## begin ENTRIES SHOWN

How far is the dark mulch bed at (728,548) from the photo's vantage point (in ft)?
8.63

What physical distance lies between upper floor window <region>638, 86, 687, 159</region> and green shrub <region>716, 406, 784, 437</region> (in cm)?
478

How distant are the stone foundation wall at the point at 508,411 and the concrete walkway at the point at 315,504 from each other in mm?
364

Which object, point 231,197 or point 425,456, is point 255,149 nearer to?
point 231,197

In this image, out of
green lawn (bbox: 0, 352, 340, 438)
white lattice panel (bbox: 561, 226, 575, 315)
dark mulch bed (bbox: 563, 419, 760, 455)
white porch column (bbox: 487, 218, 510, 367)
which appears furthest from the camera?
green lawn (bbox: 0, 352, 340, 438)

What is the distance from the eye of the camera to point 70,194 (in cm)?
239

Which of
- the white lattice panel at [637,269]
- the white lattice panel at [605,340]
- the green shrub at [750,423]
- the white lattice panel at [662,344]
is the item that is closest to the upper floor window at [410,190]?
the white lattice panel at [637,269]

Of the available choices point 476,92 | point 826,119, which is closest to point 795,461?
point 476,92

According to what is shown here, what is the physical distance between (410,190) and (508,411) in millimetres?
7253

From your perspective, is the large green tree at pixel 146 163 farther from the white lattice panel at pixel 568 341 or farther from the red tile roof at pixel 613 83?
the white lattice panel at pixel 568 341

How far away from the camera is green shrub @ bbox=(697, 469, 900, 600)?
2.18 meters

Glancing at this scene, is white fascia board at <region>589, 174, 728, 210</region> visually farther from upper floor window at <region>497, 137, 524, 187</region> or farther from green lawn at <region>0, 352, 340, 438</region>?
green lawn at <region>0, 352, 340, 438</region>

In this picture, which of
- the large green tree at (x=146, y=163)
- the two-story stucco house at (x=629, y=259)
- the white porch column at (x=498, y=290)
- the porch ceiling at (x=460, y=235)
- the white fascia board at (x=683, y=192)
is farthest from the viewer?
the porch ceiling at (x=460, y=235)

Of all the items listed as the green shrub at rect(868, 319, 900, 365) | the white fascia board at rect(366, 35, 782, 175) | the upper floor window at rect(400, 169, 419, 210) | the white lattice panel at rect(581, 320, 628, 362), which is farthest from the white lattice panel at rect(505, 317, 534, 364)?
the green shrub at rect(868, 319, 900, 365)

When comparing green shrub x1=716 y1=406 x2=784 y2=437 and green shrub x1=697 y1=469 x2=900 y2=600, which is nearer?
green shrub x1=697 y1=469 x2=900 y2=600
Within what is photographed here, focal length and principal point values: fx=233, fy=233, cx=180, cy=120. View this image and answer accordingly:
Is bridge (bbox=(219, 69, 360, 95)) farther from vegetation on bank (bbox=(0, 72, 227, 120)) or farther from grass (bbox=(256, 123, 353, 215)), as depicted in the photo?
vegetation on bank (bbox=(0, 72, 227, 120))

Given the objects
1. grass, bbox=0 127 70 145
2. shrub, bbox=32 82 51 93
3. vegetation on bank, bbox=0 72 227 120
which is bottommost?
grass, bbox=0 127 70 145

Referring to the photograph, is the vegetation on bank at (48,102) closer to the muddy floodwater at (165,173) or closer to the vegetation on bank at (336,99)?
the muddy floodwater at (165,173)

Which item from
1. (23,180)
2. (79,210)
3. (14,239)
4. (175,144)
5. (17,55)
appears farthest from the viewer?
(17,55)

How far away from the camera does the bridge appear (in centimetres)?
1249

## end ENTRIES SHOWN

__EXERCISE DIRECTIONS__: Reproduce all of the records above word for word, from the first line through the last, with nothing changed.

__TASK RESPONSE__:
How far is the dark mulch bed at (728,548) from the photo's vantage point (in ft)?
8.63

What physical distance lies between upper floor window <region>638, 86, 687, 159</region> and green shrub <region>716, 406, 784, 437</region> (in cm)?
478

How distant are the stone foundation wall at the point at 508,411 and the concrete walkway at the point at 315,504 from each other in mm?
364

Which object, point 231,197 or point 425,456, is point 255,149 nearer to?
point 231,197

In this image, out of
green lawn (bbox: 0, 352, 340, 438)
white lattice panel (bbox: 561, 226, 575, 315)
dark mulch bed (bbox: 563, 419, 760, 455)
white porch column (bbox: 487, 218, 510, 367)
which appears furthest from the camera?
green lawn (bbox: 0, 352, 340, 438)

What is the distance from the eye of the camera to point 70,194 (in cm)?
239

Which of
- the white lattice panel at [637,269]
- the white lattice panel at [605,340]
- the green shrub at [750,423]
- the white lattice panel at [662,344]
is the item that is closest to the upper floor window at [410,190]?
the white lattice panel at [637,269]

Of the available choices point 476,92 | point 826,119, which is closest to point 795,461?
point 476,92

According to what is shown here, what is the physical distance between (410,190) and (508,411) in millimetres?
7253

From your perspective, is the large green tree at pixel 146 163 farther from the white lattice panel at pixel 568 341 or farther from the red tile roof at pixel 613 83?
the white lattice panel at pixel 568 341

How far away from the camera is green shrub @ bbox=(697, 469, 900, 600)?
2.18 meters

Glancing at this scene, is white fascia board at <region>589, 174, 728, 210</region> visually farther from upper floor window at <region>497, 137, 524, 187</region> or farther from green lawn at <region>0, 352, 340, 438</region>?
green lawn at <region>0, 352, 340, 438</region>

In this picture, which of
- the large green tree at (x=146, y=163)
- the two-story stucco house at (x=629, y=259)
- the white porch column at (x=498, y=290)
- the porch ceiling at (x=460, y=235)
- the white fascia board at (x=683, y=192)
is farthest from the viewer?
the porch ceiling at (x=460, y=235)

Of all the items listed as the green shrub at rect(868, 319, 900, 365) | the white fascia board at rect(366, 35, 782, 175) | the upper floor window at rect(400, 169, 419, 210) | the white lattice panel at rect(581, 320, 628, 362), which is farthest from the white lattice panel at rect(505, 317, 534, 364)?
the green shrub at rect(868, 319, 900, 365)

When comparing green shrub x1=716 y1=406 x2=784 y2=437 and green shrub x1=697 y1=469 x2=900 y2=600, which is nearer?
green shrub x1=697 y1=469 x2=900 y2=600
Within what is photographed here, focal length and principal point values: fx=233, fy=233, cx=180, cy=120. View this image and answer accordingly:
Is bridge (bbox=(219, 69, 360, 95)) farther from vegetation on bank (bbox=(0, 72, 227, 120)) or farther from grass (bbox=(256, 123, 353, 215)), as depicted in the photo?
vegetation on bank (bbox=(0, 72, 227, 120))

Given the objects
1. grass, bbox=0 127 70 145
2. shrub, bbox=32 82 51 93
3. vegetation on bank, bbox=0 72 227 120
which is bottommost?
grass, bbox=0 127 70 145

Referring to the photograph, is the vegetation on bank at (48,102) closer to the muddy floodwater at (165,173) or closer to the vegetation on bank at (336,99)?
the muddy floodwater at (165,173)

Which item from
1. (23,180)
2. (79,210)
3. (14,239)
4. (175,144)
5. (17,55)
appears farthest from the viewer?
(17,55)

How far away from the camera does the bridge appear (in centimetres)?
1249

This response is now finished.